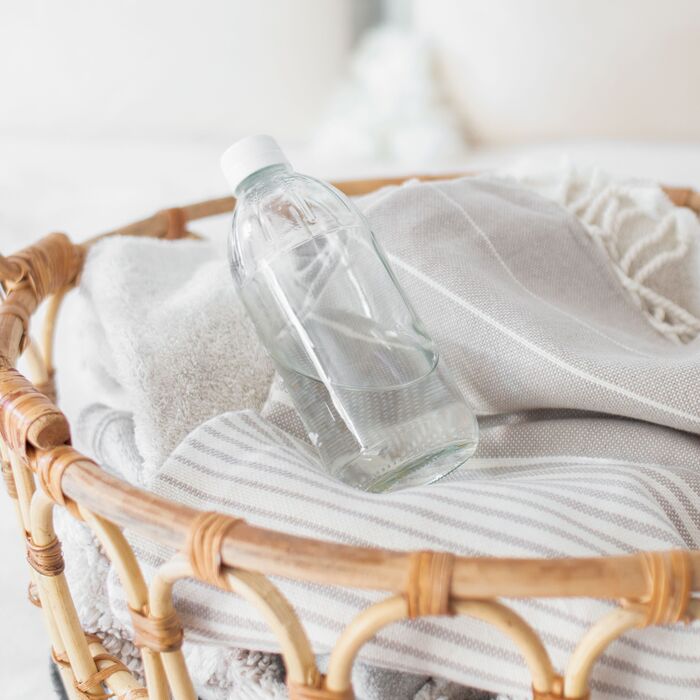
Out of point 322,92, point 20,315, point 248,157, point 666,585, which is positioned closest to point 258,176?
point 248,157

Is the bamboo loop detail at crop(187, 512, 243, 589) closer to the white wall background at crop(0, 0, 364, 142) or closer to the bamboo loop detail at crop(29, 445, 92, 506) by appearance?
the bamboo loop detail at crop(29, 445, 92, 506)

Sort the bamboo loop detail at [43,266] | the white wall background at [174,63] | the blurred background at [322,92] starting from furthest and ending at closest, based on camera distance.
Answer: the white wall background at [174,63], the blurred background at [322,92], the bamboo loop detail at [43,266]

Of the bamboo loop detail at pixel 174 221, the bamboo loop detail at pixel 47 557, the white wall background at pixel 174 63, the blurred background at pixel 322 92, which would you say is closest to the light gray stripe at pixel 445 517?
the bamboo loop detail at pixel 47 557

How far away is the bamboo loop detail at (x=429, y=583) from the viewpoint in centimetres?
25

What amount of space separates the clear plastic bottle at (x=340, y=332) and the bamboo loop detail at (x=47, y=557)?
0.12m

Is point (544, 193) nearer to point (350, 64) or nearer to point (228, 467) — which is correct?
point (228, 467)

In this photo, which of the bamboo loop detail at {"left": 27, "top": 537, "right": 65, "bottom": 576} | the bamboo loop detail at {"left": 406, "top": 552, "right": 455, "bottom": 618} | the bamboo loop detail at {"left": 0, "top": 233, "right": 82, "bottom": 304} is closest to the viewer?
the bamboo loop detail at {"left": 406, "top": 552, "right": 455, "bottom": 618}

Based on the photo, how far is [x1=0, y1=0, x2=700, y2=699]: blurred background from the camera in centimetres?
108

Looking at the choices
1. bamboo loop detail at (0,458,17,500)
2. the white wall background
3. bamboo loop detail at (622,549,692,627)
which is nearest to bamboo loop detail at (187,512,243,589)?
bamboo loop detail at (622,549,692,627)

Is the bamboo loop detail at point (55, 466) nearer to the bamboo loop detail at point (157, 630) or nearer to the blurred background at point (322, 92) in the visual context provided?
the bamboo loop detail at point (157, 630)

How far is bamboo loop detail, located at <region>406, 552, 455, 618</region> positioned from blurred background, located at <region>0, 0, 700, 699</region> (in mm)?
791

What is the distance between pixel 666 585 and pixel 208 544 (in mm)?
128

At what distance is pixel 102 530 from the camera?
311 millimetres

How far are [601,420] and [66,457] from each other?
24 centimetres
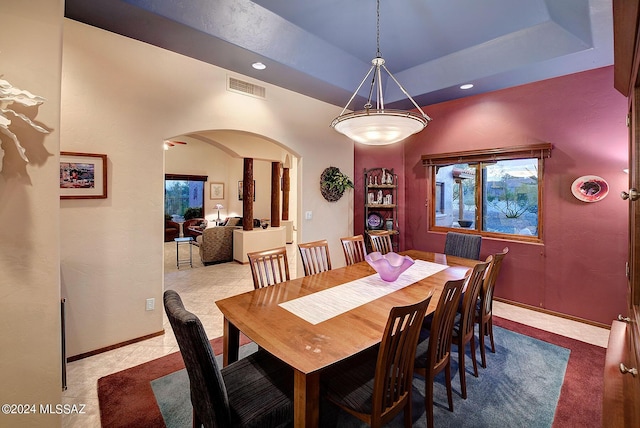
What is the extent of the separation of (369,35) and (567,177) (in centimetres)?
288

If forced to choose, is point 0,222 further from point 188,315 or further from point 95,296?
point 95,296

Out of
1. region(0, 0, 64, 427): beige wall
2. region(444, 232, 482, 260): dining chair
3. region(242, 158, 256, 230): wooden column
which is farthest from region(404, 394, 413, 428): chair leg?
region(242, 158, 256, 230): wooden column

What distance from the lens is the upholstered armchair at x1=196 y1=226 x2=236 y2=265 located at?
5875 mm

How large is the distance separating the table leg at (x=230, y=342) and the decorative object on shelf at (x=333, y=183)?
114 inches

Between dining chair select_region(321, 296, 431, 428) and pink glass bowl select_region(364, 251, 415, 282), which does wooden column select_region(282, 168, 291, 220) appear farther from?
dining chair select_region(321, 296, 431, 428)

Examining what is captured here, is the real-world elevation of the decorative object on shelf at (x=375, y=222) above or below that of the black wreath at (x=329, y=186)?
below

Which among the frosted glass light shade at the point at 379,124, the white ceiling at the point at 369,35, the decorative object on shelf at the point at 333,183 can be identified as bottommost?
the decorative object on shelf at the point at 333,183

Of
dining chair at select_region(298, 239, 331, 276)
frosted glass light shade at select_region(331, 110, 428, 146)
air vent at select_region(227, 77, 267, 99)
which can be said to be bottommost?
dining chair at select_region(298, 239, 331, 276)

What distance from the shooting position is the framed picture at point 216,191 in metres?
10.2

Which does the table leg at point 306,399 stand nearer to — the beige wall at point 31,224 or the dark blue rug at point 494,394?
the dark blue rug at point 494,394

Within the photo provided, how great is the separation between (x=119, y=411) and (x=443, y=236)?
4292 millimetres

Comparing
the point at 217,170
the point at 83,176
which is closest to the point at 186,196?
the point at 217,170

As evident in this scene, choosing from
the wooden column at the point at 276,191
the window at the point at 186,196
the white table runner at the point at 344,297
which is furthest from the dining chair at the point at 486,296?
the window at the point at 186,196

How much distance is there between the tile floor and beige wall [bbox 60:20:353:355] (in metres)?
0.20
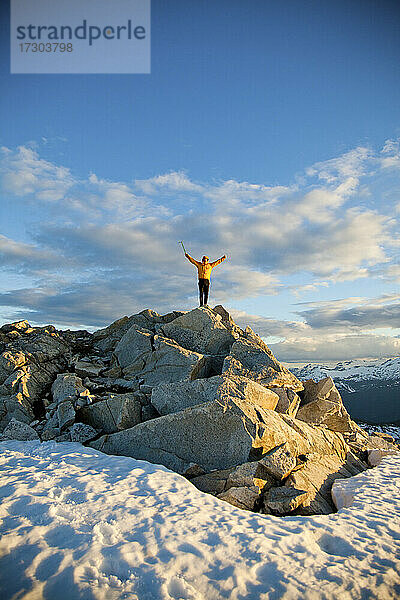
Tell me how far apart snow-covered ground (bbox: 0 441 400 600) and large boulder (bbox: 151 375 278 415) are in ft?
14.7

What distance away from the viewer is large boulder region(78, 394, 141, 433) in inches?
633

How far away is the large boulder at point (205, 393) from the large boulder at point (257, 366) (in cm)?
236

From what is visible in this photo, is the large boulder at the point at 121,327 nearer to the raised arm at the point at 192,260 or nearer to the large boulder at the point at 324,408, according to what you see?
the raised arm at the point at 192,260

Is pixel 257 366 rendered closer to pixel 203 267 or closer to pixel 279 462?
pixel 279 462

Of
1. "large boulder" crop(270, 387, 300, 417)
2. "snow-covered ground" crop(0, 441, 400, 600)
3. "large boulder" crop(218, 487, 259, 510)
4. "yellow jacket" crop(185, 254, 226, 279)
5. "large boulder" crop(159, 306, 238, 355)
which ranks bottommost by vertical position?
"large boulder" crop(218, 487, 259, 510)

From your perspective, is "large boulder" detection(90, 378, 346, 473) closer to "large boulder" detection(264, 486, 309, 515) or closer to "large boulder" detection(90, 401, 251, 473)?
"large boulder" detection(90, 401, 251, 473)

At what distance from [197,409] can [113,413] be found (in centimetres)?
507

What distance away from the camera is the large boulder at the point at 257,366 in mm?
19062

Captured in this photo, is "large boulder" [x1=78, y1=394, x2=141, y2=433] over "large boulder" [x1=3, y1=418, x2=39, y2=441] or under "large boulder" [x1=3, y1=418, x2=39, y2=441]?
over

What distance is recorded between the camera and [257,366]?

• Given problem:
Copy the listing above from the line containing "What distance away from the camera" through the end, requests included, and add 19 to every distance value that appears in the answers.

• Task answer:
What distance away from the camera is the large boulder at the point at 257,366 in mm?
19081

Captured in this photo, is "large boulder" [x1=78, y1=394, x2=141, y2=433] over "large boulder" [x1=3, y1=418, x2=39, y2=441] or under "large boulder" [x1=3, y1=418, x2=39, y2=441]?
over

What distance is recorded between the camera and [257,366]?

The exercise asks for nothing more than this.